R loops: new modulators of genome dynamics and function

Nature Reviews Genetics volume 16, pages 583597 (2015) | Download Citation


R loops are nucleic acid structures composed of an RNA–DNA hybrid and a displaced single-stranded DNA. Recently, evidence has emerged that R loops occur more often in the genome and have greater physiological relevance, including roles in transcription and chromatin structure, than was previously predicted. Importantly, however, R loops are also a major threat to genome stability. For this reason, several DNA and RNA metabolism factors prevent R-loop formation in cells. Dysfunction of these factors causes R-loop accumulation, which leads to replication stress, genome instability, chromatin alterations or gene silencing, phenomena that are frequently associated with cancer and a number of genetic diseases. We review the current knowledge of the mechanisms controlling R loops and their putative relationship with disease.

Key points

  • R loops consist of RNA–DNA hybrids that accumulate at preferred regions all over the genome, such as pericentromeric DNA, telomeres, ribosomal DNA or transcription termination regions.

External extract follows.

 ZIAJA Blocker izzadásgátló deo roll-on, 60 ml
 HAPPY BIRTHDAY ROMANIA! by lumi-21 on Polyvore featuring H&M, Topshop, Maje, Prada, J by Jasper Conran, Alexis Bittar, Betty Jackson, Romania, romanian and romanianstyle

  • R loops are an important source of replication stress and genome instability, which are hallmarks of cancer. As such, R loops seem to be a cause of tumorigenesis.

  • Cells have two ways to limit the number of R loops in the genome: mechanisms that remove R loops, such as ribonucleases and RNA–DNA helicases; and mechanisms that prevent R-loop accumulation, such as RNA-processing factors or topoisomerase 1.

  • R loops may play a part in transcription activation by directly affecting the chromatin structure of promoters and the recruitment of transcription or chromatin-remodelling factors. Such R loops may be formed by antisense non-coding RNAs.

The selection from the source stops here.